Mekanisme penetapan DPO pada minyak mentah ini meniru ketentuan yang lebih dulu diterapkan kepada pengadaan batu bara untuk pembangkit listrik tenaga uap (PLTU) PLN dan industri. Lewat instrumen Keputusan Menteri ESDM Nomor 139 Tahun 2021, pemerintah mewajibkan pelaku usaha batu bara domestik untuk memenuhi kuota penjualan dalam negeri sebanyak 25% dari produksi tahunan untuk kelistrikan umum dan industri.
Sugeng menjelaskan pelaku usaha batu bara wajib menyerahkan seperempat hasil produksi batu bara tahunan kepada PLN dan industri semen dan pupuk dengan harga domestik yang lebih murah ketimbang harga internasional. Untuk sektor kelisrikan umum, batas atas harga batu bara kalori rendah 4.300 sampai 4.600 kcal per kilogram dipatok US$ 51 per ton.
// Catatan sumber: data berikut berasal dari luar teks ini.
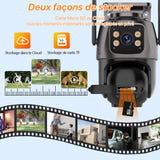 WONSDAR 4K PTZ - Caméra Wi-Fi double objectif à suivi automatique : installation plafond côté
"Mungkin dengan mekanisme DPO memang pendapatan negara agak berkurang sedikit. Namun jika dihitung, lebih bisa menekan harga di ujung, ke harga produk BBM," ujar Sugeng.
Lebih lanjut, ujar Sugeng, Komisi Energi DPR berencana untuk membatasi jenis atau variasi BBM yang ditawarkan di SPBU. Apabila rencana ini berjalan, SPBU domestik hanya akan menawarkan BBM jenis biofuel seperti biosolar dan jenis BBM yang dipatok paling rendah pada kelas Euro 4.
Euro 4 merupakan bahan bakar bensin dengan kadar oktan minimal 91, bebas timbal dan kandungan sulfurnya maksimum 50 ppm, Pertamax Turbo milik Pertamina merupakah salah satu bensin kelas Euro 4 karena memiliki nilai oktan 98 dan kandungan sulfur maksimal 50 ppm.
"Kemungkinan ke depan tidak akan banyak jenis BBM, mungkin hanya dua jenis. Biofuel misalnya, dengan biosolar dan BBM yang memenuhi standar internasional misalnya EURO 4 sebagaimana Pertalite dan dinaikan menjadi Pertamax Plus," kata Sugeng
Anggota Komite BPH Migas, Saleh Abdurrahman, juga beranggapan bahwa pengetatan variasi BBM yang dijual di pasar dapat mempermudah pengaturan harga jual di SPBU. "Yang terpenting target minimum Euro 4, rencana ini sama dengan golongan tarif pelanggan listrik yang akan disederhakan. Itu ide bagus," ujar Saleh.